* Entries drawn from a collection *
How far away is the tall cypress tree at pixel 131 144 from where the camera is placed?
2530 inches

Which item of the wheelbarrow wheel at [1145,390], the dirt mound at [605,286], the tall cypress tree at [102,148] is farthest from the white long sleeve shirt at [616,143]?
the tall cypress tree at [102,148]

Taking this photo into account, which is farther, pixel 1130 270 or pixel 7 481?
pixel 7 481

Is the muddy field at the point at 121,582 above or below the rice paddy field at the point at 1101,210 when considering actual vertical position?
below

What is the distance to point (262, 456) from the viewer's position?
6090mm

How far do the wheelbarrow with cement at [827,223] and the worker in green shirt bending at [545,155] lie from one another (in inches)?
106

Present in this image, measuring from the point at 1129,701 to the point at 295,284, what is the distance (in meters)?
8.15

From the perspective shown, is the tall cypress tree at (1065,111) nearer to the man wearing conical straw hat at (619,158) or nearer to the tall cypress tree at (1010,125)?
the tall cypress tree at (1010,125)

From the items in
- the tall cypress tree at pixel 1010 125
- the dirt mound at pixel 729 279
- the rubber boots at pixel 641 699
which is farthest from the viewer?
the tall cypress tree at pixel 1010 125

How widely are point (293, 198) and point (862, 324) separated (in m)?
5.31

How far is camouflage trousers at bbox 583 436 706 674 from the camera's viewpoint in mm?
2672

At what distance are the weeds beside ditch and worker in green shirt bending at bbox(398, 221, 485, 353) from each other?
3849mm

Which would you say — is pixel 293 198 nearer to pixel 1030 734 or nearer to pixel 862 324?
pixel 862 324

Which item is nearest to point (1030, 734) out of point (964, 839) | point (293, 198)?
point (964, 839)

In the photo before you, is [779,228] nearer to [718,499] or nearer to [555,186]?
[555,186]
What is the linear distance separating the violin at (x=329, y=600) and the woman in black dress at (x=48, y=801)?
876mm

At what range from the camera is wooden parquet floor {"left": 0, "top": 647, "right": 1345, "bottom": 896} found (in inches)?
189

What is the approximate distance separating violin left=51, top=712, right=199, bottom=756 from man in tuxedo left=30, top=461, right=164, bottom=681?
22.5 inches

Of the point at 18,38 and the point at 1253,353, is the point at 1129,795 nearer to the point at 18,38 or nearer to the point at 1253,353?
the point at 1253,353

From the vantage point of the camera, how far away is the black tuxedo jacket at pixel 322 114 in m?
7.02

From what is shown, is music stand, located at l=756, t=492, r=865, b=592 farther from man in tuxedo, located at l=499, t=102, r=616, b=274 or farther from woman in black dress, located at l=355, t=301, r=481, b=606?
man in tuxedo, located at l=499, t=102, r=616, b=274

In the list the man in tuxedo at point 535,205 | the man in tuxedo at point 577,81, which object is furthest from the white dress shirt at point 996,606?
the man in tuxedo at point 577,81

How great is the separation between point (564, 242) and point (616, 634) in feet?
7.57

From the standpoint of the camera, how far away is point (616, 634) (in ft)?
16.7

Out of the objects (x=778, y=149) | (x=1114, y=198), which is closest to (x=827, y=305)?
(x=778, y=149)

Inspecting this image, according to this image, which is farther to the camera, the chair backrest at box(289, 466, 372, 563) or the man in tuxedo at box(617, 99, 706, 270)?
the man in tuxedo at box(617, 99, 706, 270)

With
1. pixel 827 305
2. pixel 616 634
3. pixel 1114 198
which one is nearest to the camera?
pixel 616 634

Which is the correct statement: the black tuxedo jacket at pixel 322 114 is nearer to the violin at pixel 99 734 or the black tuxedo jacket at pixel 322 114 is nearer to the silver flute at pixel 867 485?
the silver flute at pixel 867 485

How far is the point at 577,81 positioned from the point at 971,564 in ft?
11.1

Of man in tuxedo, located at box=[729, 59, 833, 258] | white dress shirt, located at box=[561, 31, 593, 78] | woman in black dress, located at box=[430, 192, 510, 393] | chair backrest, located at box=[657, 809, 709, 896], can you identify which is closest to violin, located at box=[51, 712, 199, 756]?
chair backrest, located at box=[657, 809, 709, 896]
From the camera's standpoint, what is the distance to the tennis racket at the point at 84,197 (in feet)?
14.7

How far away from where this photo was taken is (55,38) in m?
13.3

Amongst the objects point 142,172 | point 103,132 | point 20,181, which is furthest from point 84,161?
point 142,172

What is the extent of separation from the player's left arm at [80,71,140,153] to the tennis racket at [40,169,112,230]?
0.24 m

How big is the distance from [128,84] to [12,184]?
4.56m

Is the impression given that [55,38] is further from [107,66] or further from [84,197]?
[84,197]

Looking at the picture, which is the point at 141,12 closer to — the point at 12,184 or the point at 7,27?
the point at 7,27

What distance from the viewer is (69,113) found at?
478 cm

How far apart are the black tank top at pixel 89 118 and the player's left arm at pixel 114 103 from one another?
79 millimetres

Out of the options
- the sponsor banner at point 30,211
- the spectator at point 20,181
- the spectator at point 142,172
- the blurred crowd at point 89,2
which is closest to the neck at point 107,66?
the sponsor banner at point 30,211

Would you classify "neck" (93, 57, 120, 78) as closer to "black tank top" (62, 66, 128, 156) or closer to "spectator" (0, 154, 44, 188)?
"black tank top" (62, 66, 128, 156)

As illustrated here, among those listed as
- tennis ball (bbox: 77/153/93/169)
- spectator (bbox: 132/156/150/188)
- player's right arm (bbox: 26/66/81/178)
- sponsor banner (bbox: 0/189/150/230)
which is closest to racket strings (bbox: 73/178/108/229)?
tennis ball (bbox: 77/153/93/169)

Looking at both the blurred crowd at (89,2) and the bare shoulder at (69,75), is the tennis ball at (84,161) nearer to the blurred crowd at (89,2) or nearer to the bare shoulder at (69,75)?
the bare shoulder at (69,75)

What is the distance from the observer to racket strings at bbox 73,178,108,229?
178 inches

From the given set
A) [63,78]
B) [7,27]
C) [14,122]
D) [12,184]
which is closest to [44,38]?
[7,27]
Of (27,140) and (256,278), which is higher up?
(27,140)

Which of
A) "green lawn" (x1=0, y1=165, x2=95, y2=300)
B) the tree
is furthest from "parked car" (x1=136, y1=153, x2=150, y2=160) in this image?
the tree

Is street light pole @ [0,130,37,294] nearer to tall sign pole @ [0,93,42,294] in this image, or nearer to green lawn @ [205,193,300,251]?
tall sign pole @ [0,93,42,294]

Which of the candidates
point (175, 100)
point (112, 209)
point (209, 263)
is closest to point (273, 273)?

* Work to complete *
Could you lay out every line of the records above as a JSON list of strings, with one string per line and blank lines left out?

* Exercise response *
[
  "How far away is the tall cypress tree at pixel 131 144 from where the camera is placed?",
  "2530 inches",
  "Which item of the wheelbarrow wheel at [1145,390], the dirt mound at [605,286], the tall cypress tree at [102,148] is farthest from the white long sleeve shirt at [616,143]?",
  "the tall cypress tree at [102,148]",
  "Taking this photo into account, which is farther, pixel 1130 270 or pixel 7 481?",
  "pixel 7 481",
  "Is the muddy field at the point at 121,582 above or below the rice paddy field at the point at 1101,210 when considering actual vertical position?",
  "below",
  "What is the distance to point (262, 456) from the viewer's position?",
  "6090mm",
  "How far do the wheelbarrow with cement at [827,223] and the worker in green shirt bending at [545,155] lie from one another (in inches)?",
  "106",
  "Present in this image, measuring from the point at 1129,701 to the point at 295,284, what is the distance (in meters)?",
  "8.15",
  "From the perspective shown, is the tall cypress tree at (1065,111) nearer to the man wearing conical straw hat at (619,158) or nearer to the tall cypress tree at (1010,125)?",
  "the tall cypress tree at (1010,125)",
  "From the items in",
  "- the tall cypress tree at pixel 1010 125",
  "- the dirt mound at pixel 729 279",
  "- the rubber boots at pixel 641 699",
  "which is farthest from the viewer?",
  "the tall cypress tree at pixel 1010 125",
  "How widely are point (293, 198) and point (862, 324) separated (in m)?",
  "5.31",
  "How far is camouflage trousers at bbox 583 436 706 674 from the camera's viewpoint in mm?",
  "2672",
  "At what distance are the weeds beside ditch and worker in green shirt bending at bbox(398, 221, 485, 353) from each other?",
  "3849mm",
  "Which would you say — is pixel 293 198 nearer to pixel 1030 734 or nearer to pixel 862 324?",
  "pixel 862 324",
  "Which item is nearest to point (1030, 734) out of point (964, 839) | point (293, 198)?",
  "point (964, 839)",
  "In the photo before you, is [779,228] nearer to [718,499] or nearer to [555,186]?",
  "[555,186]",
  "What is the linear distance separating the violin at (x=329, y=600) and the woman in black dress at (x=48, y=801)?",
  "876mm",
  "At what range from the camera is wooden parquet floor {\"left\": 0, \"top\": 647, \"right\": 1345, \"bottom\": 896} found (in inches)?",
  "189",
  "What is the approximate distance separating violin left=51, top=712, right=199, bottom=756 from man in tuxedo left=30, top=461, right=164, bottom=681?",
  "22.5 inches",
  "Of the point at 18,38 and the point at 1253,353, is the point at 1129,795 nearer to the point at 18,38 or nearer to the point at 1253,353?",
  "the point at 1253,353",
  "From the vantage point of the camera, how far away is the black tuxedo jacket at pixel 322 114 in m?",
  "7.02",
  "From what is shown, is music stand, located at l=756, t=492, r=865, b=592 farther from man in tuxedo, located at l=499, t=102, r=616, b=274 or farther from woman in black dress, located at l=355, t=301, r=481, b=606?",
  "man in tuxedo, located at l=499, t=102, r=616, b=274",
  "In the list the man in tuxedo at point 535,205 | the man in tuxedo at point 577,81, which object is furthest from the white dress shirt at point 996,606?",
  "the man in tuxedo at point 577,81",
  "How great is the separation between point (564, 242) and point (616, 634) in feet?",
  "7.57",
  "From the standpoint of the camera, how far away is point (616, 634) (in ft)?",
  "16.7",
  "Out of the objects (x=778, y=149) | (x=1114, y=198), which is closest to (x=827, y=305)?",
  "(x=778, y=149)",
  "Inspecting this image, according to this image, which is farther to the camera, the chair backrest at box(289, 466, 372, 563) or the man in tuxedo at box(617, 99, 706, 270)?",
  "the man in tuxedo at box(617, 99, 706, 270)",
  "With",
  "1. pixel 827 305",
  "2. pixel 616 634",
  "3. pixel 1114 198",
  "which one is nearest to the camera?",
  "pixel 616 634",
  "Which is the correct statement: the black tuxedo jacket at pixel 322 114 is nearer to the violin at pixel 99 734 or the black tuxedo jacket at pixel 322 114 is nearer to the silver flute at pixel 867 485?",
  "the silver flute at pixel 867 485",
  "How far is the point at 577,81 positioned from the point at 971,564 in ft?",
  "11.1",
  "Of man in tuxedo, located at box=[729, 59, 833, 258] | white dress shirt, located at box=[561, 31, 593, 78] | woman in black dress, located at box=[430, 192, 510, 393] | chair backrest, located at box=[657, 809, 709, 896], can you identify which is closest to violin, located at box=[51, 712, 199, 756]?",
  "chair backrest, located at box=[657, 809, 709, 896]",
  "From the camera's standpoint, what is the distance to the tennis racket at the point at 84,197 (in feet)?",
  "14.7",
  "How far away from where this photo was taken is (55,38) in m?",
  "13.3",
  "Amongst the objects point 142,172 | point 103,132 | point 20,181, which is furthest from point 84,161?",
  "point 142,172",
  "What is the extent of separation from the player's left arm at [80,71,140,153] to the tennis racket at [40,169,112,230]?",
  "0.24 m",
  "How big is the distance from [128,84] to [12,184]?",
  "4.56m",
  "Is the impression given that [55,38] is further from [107,66] or further from [84,197]?",
  "[84,197]",
  "Looking at the picture, which is the point at 141,12 closer to — the point at 12,184 or the point at 7,27?",
  "the point at 7,27",
  "What distance from the viewer is (69,113) found at?",
  "478 cm",
  "How far apart are the black tank top at pixel 89 118 and the player's left arm at pixel 114 103 from one another?",
  "79 millimetres",
  "Out of the options",
  "- the sponsor banner at point 30,211",
  "- the spectator at point 20,181",
  "- the spectator at point 142,172",
  "- the blurred crowd at point 89,2",
  "which is closest to the neck at point 107,66?",
  "the sponsor banner at point 30,211",
  "Would you classify \"neck\" (93, 57, 120, 78) as closer to \"black tank top\" (62, 66, 128, 156) or closer to \"spectator\" (0, 154, 44, 188)?",
  "\"black tank top\" (62, 66, 128, 156)",
  "As illustrated here, among those listed as",
  "- tennis ball (bbox: 77/153/93/169)",
  "- spectator (bbox: 132/156/150/188)",
  "- player's right arm (bbox: 26/66/81/178)",
  "- sponsor banner (bbox: 0/189/150/230)",
  "which is closest to racket strings (bbox: 73/178/108/229)?",
  "tennis ball (bbox: 77/153/93/169)",
  "Looking at both the blurred crowd at (89,2) and the bare shoulder at (69,75), is the tennis ball at (84,161) nearer to the blurred crowd at (89,2) or nearer to the bare shoulder at (69,75)?",
  "the bare shoulder at (69,75)",
  "What is the distance from the observer to racket strings at bbox 73,178,108,229?",
  "178 inches",
  "From the given set",
  "A) [63,78]",
  "B) [7,27]",
  "C) [14,122]",
  "D) [12,184]",
  "which is closest to [44,38]?",
  "[7,27]",
  "Of (27,140) and (256,278), which is higher up?",
  "(27,140)",
  "Which of",
  "A) \"green lawn\" (x1=0, y1=165, x2=95, y2=300)",
  "B) the tree",
  "is furthest from \"parked car\" (x1=136, y1=153, x2=150, y2=160) in this image?",
  "the tree",
  "Is street light pole @ [0,130,37,294] nearer to tall sign pole @ [0,93,42,294] in this image, or nearer to green lawn @ [205,193,300,251]?",
  "tall sign pole @ [0,93,42,294]",
  "Which of the candidates",
  "point (175, 100)",
  "point (112, 209)",
  "point (209, 263)",
  "is closest to point (273, 273)?"
]